+++ Raw data +++
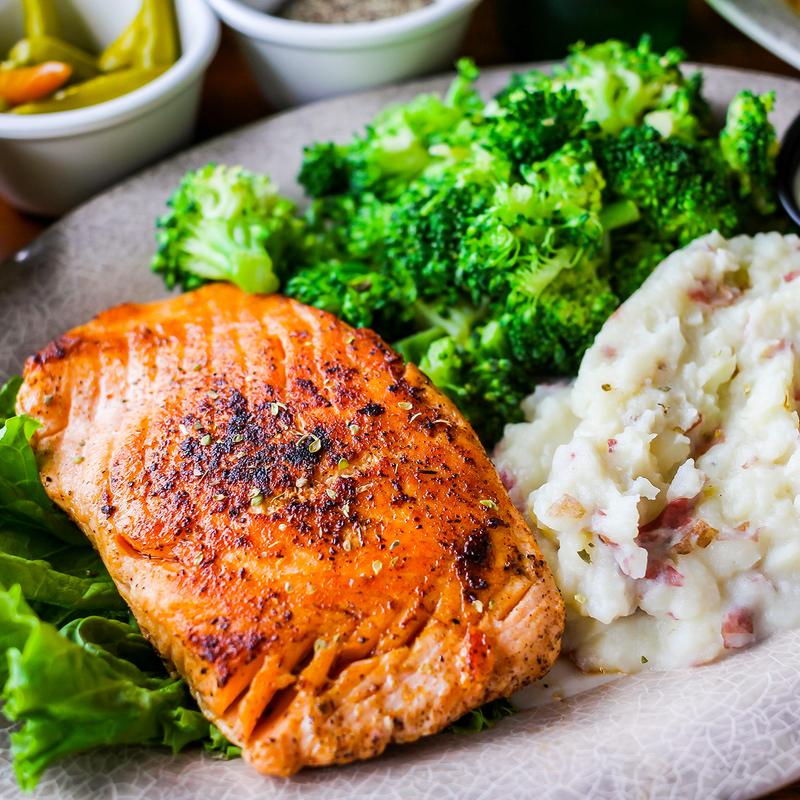 Grilled or Blackened Salmon photo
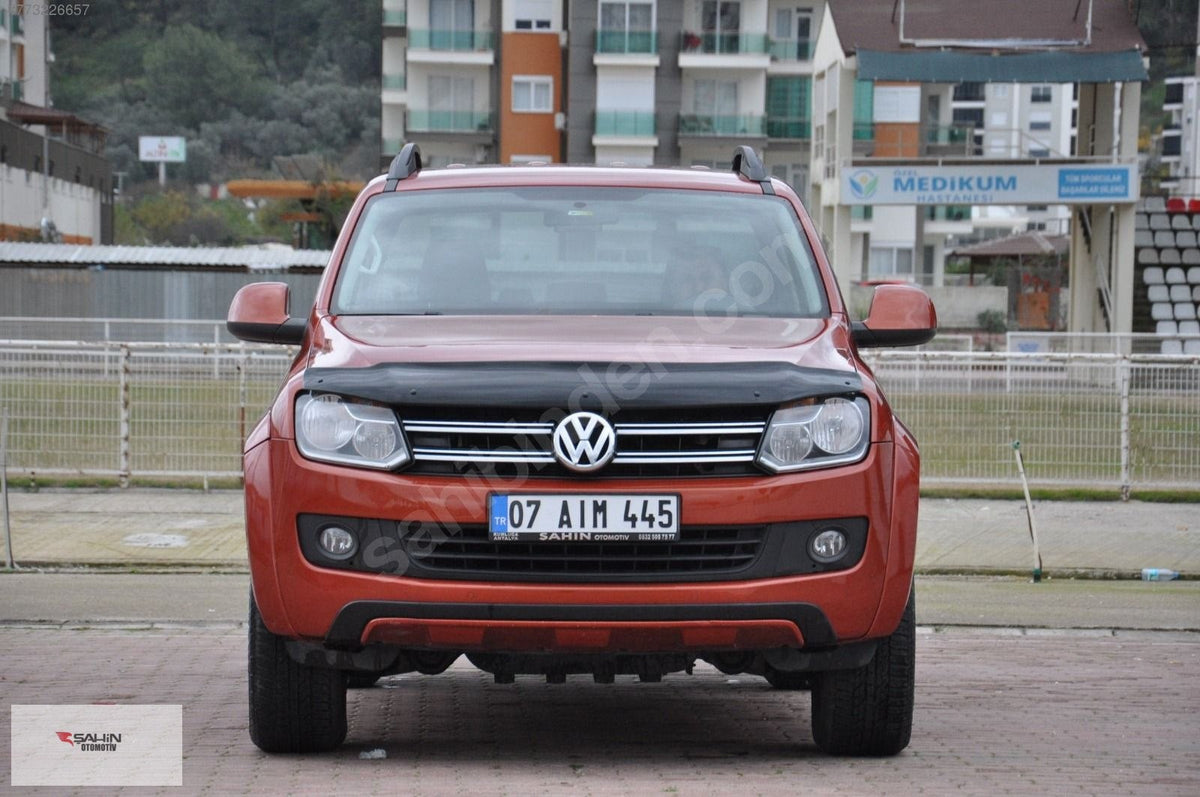 Volkswagen Amarok 1 2010-2020 ile Uyumlu Kaput Rüzgarlığı Yapıştırmalı Mat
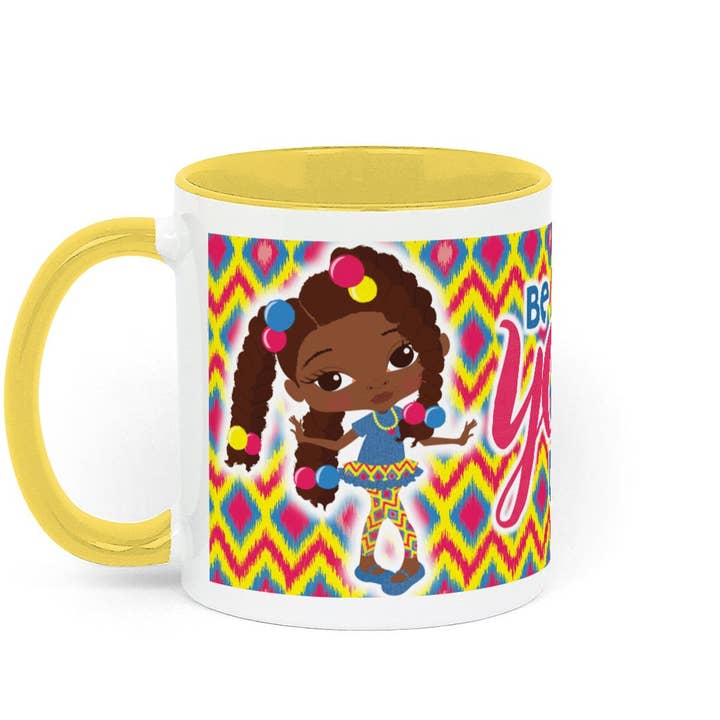 TAZZA IN CERAMICA LITTLE AFRONISTA | Fefus Designs per la vendita all'ingrosso da parte di Fefus Designs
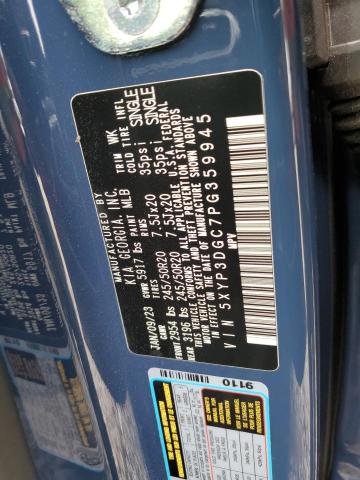 5XYP3DGC7PG359945 - 2023 KIA TELLURIDE EX BLUE photo 13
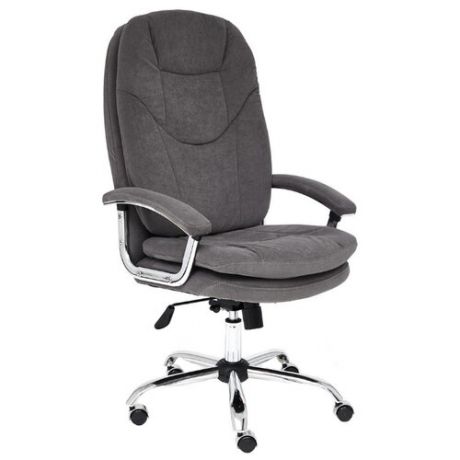 Компьютерное кресло TetChair Softy Lux для руководителя, обивка: текстиль, цвет: серый 29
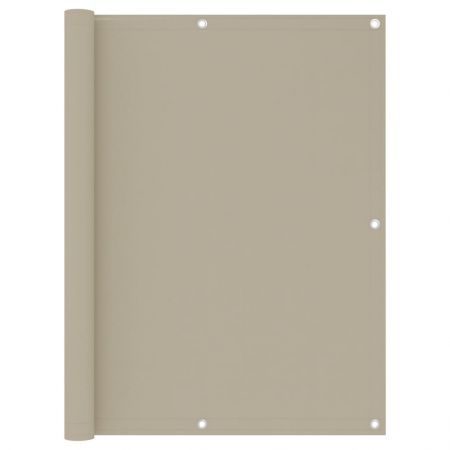 Balcony Screen Beige 120x600 cm Oxford Fabric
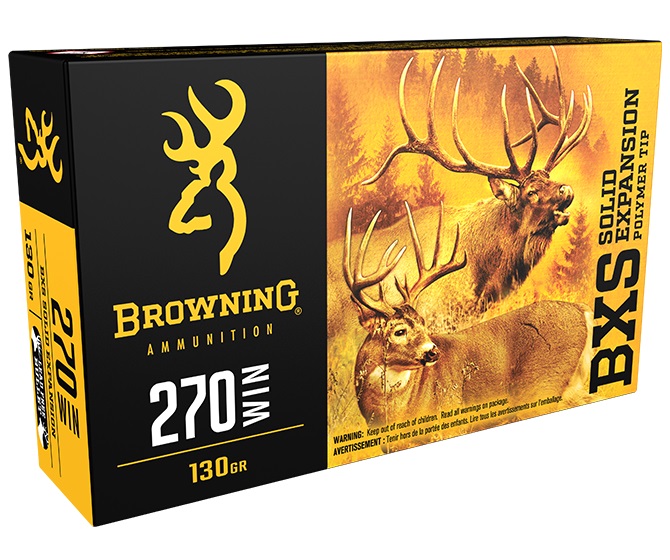 Browning Browning Ammo B192402701 Bxs 270 Win 130 GR Terminal Tip 20 Bx 10 Cs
+++
The task. Copy each line of the records precisely and drop any images they hold.

Output for this exercise.
 Grilled or Blackened Salmon photo
 Volkswagen Amarok 1 2010-2020 ile Uyumlu Kaput Rüzgarlığı Yapıştırmalı Mat
 TAZZA IN CERAMICA LITTLE AFRONISTA | Fefus Designs per la vendita all'ingrosso da parte di Fefus Designs
 5XYP3DGC7PG359945 - 2023 KIA TELLURIDE EX BLUE photo 13
 Компьютерное кресло TetChair Softy Lux для руководителя, обивка: текстиль, цвет: серый 29
 Balcony Screen Beige 120x600 cm Oxford Fabric
 Browning Browning Ammo B192402701 Bxs 270 Win 130 GR Terminal Tip 20 Bx 10 Cs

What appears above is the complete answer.